It's all a very thinly veiled allegory for Apartheid, South Africa's systematic oppression of its black majority population. Even the alien's name, Christopher Johnson, suggests a mandated "human" name placed on him by humans looking to simplify them into something they can understand. And unlike most summer blockbusters,
District 9 uses its special effects to enhance the story, not overwhelm it. The aliens look fantastic, and are always kept grounded in reality that it never feels false. They are probably the most believable extraterrestrials ever seen on film just for the pure fact that they are tangible manifestations, not CGI cartoons. Through his mixed-media use of hand-held, news camera footage, Blomkamp keeps the film focused on the smaller picture. It's an audacious mix of forms, but it works. The camera is always right there in the action, either being held by one of the characters, or showing us what the characters are really seeing. Government propaganda footage, after all, lies.

To top it all off, Blomkamp has the gall to end the film without any real resolution, even after taking his central character, an essentially unlikable weasel of a man, on a fully realized character arc that never once feels false or contrived. There are so many questions left unanswered that there is plenty of room for a sequel, but that sense of the unknown is just too powerful. It's an invigorating, thrilling narrative of surprising emotional depth, and Blomkamp steers it with the eye of a born storyteller, refusing to give into the urge to turn it into just another alien invasion movie. These aliens feel
real, and they have real personalities to match. He actually makes us feel for these initially off-putting insectoids, they are more human than the humans are. And while some of the peripheral characters may be painted in broad, cartoonish strokes, Winkus and Christopher Johnson always remain grounded, with Winkus going from despicable minion to unlikely hero to self serving jerk and back again. It's quite daring to have the film's protagonist be such an inherently disgusting character, but it makes his personal journey all the more compelling.
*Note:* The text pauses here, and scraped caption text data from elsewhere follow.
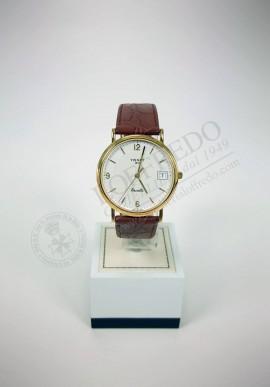 Tissot T-Gold Oroville watch Ref. T71.3.425.14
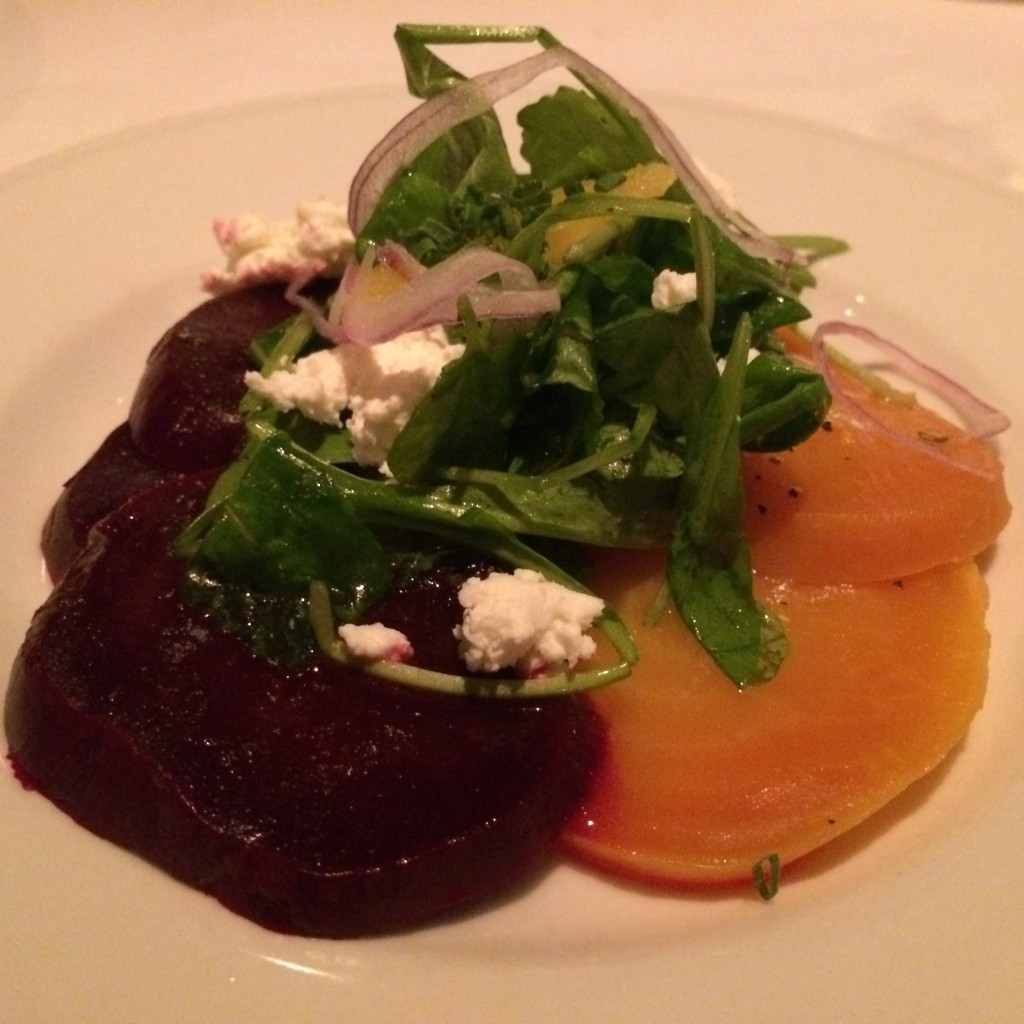 Bistro Aix - Roasted Beet Salad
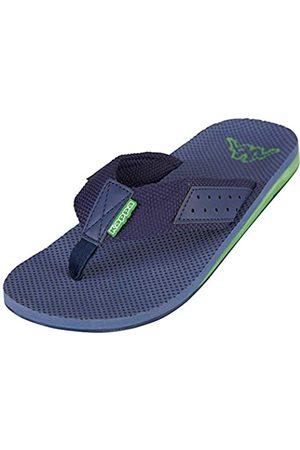 Kappa Men's CRYO Flip Flops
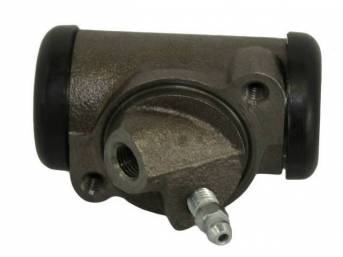 Drum Wheel Brake Cylinder, Front, RH, 1 1/8 Inch Bore, Repro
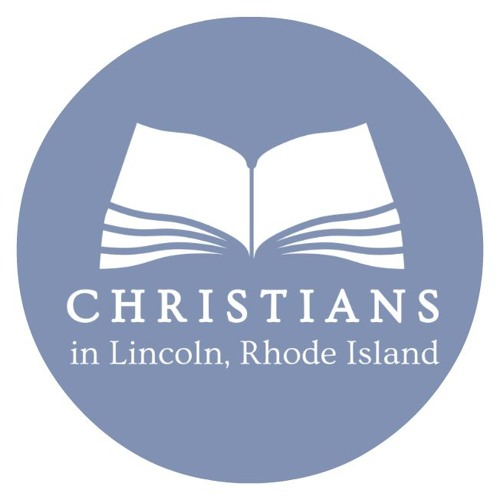 Christians in Lincoln, Rhode Island's avatar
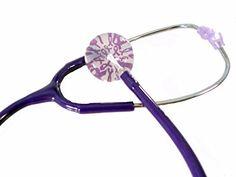 Purple Awareness Stethoscope Purple Awareness Stethoscope... https://www.amazon.com/dp/B01KYC0JVS/ref=cm_sw_r_pi_dp_x_0xLCzbGWPS3S1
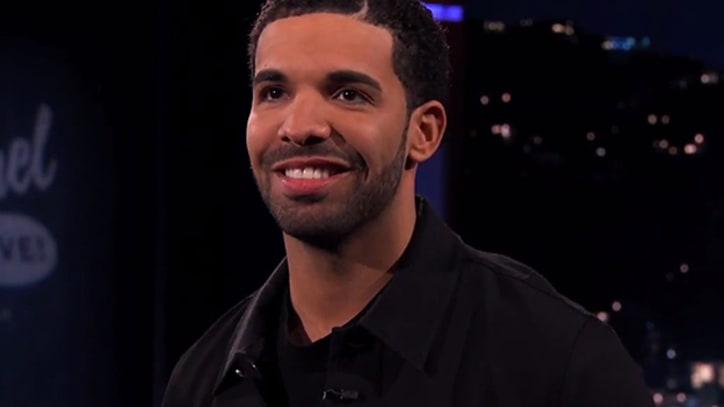 Drake Disguises Himself to Interview People About Drake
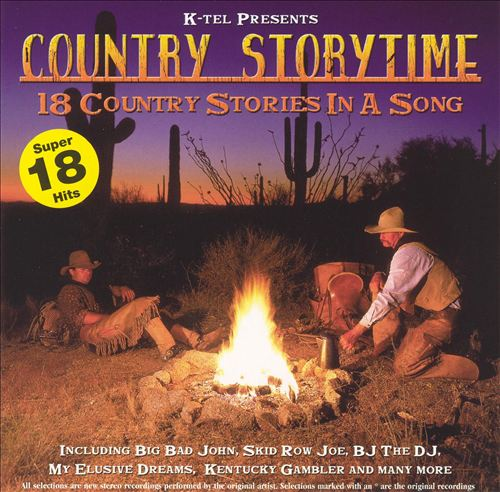 Country Story Time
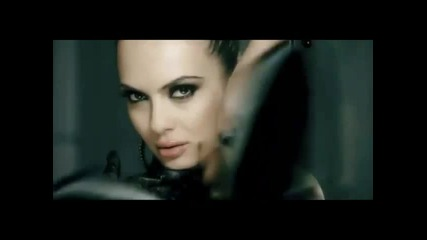Лияна - Пак лъжа (официално видео Hd) Liqna - pak laja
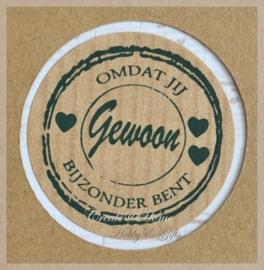 Kraft stickers rond Gewoon. Per 10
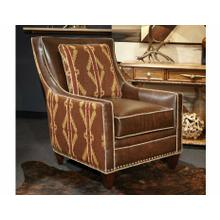 See Details - Penny Chair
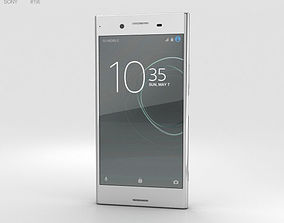 Sony Xperia XZ Premium Luminous Chrome 3D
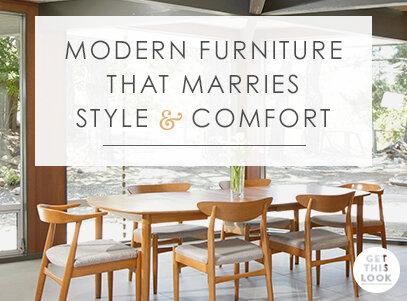 Sleek Modern Furniture
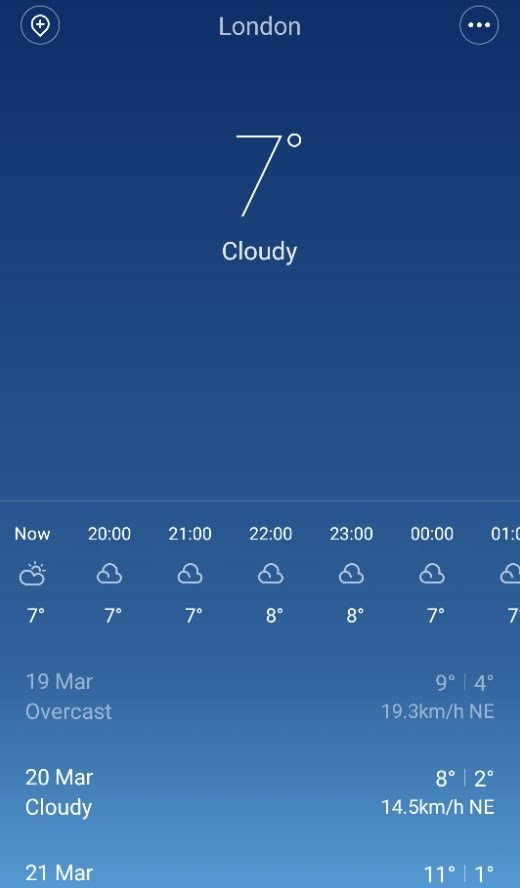 MIUI Weather 10 1 16 0 - Download for Android APK Free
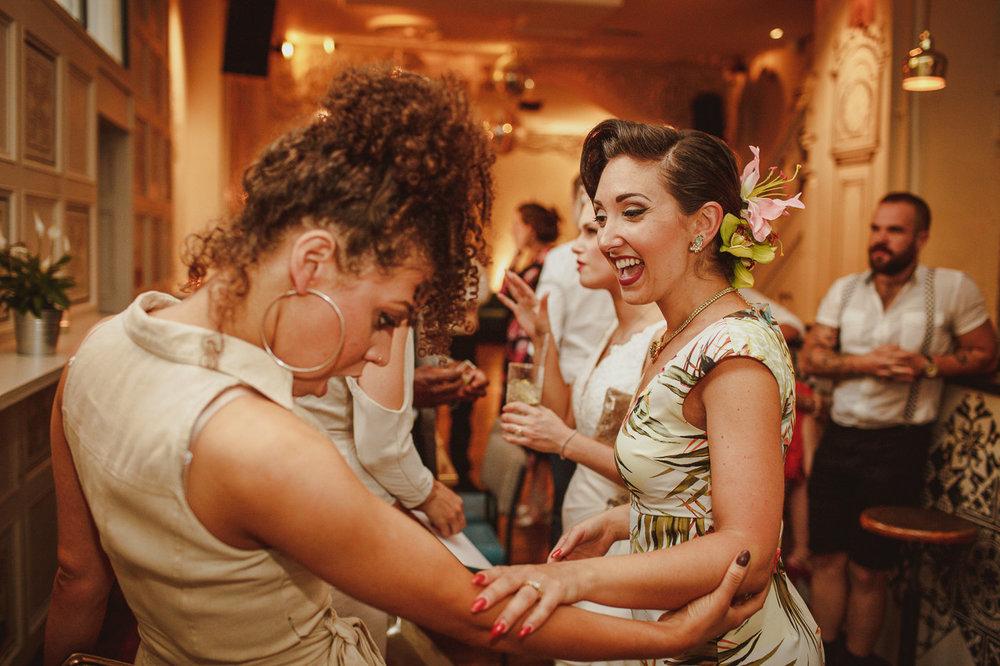 London-wedding-photographer-32.jpg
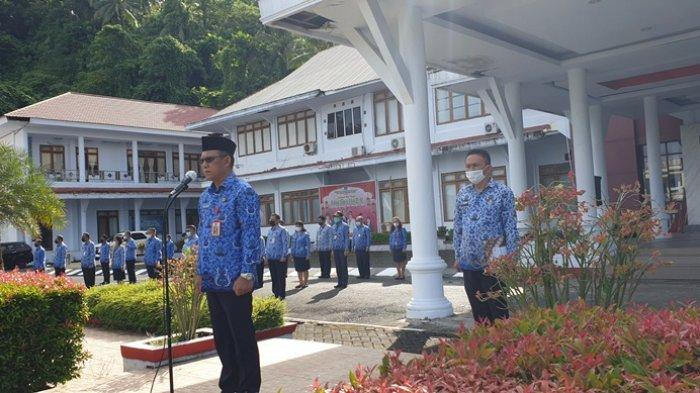 Tanpa Keterangan di Apel Perdana, 36 ASN Sitaro Bersiap Menerima Sanksi Ini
One of science fiction's greatest writers, Arthur C. Clark, sums it up best
;
There's no real objection to escapism, in the right places... We all want to escape occasionally. But science fiction is often very far from escapism, in fact you might say that science fiction is escape into reality... It's a fiction which does concern itself with real issues: the origin of man; our future. In fact I can't think of any form of literature which is more concerned with real issues, reality.
District 9
, in fact, is a near perfect blend of both. It is both a thrilling summer action film and a deeper exploration of timely and important themes. Blomkamp has managed to mix escapism with intelligent allegory, making a film that is both grand entertainment and an outright repudiation of the mindless frat boy culture that so often dominates the multiplexes in the summer. I don't remember the last time we saw such an exciting and intellectually adept summer blockbuster from a first time director. District 9 isn't just great science fiction, it's great filmmaking period. This is the kind of film that not only restores faith in mainstream filmmaking, but in the art form as a whole.

GRADE - ★★★½ (out of four)

DISTRICT 9; Directed by Neill Blomkamp; Stars Sharlto Copley, Vanessa Haywood; Rated R for
bloody violence and pervasive language.

Comments

Sam Juliano said…
Yes, it is indeed 'not just great science fiction' but 'great filmmaking' as well. Superb review!

For me it's one of teh best films of 2009 at this point.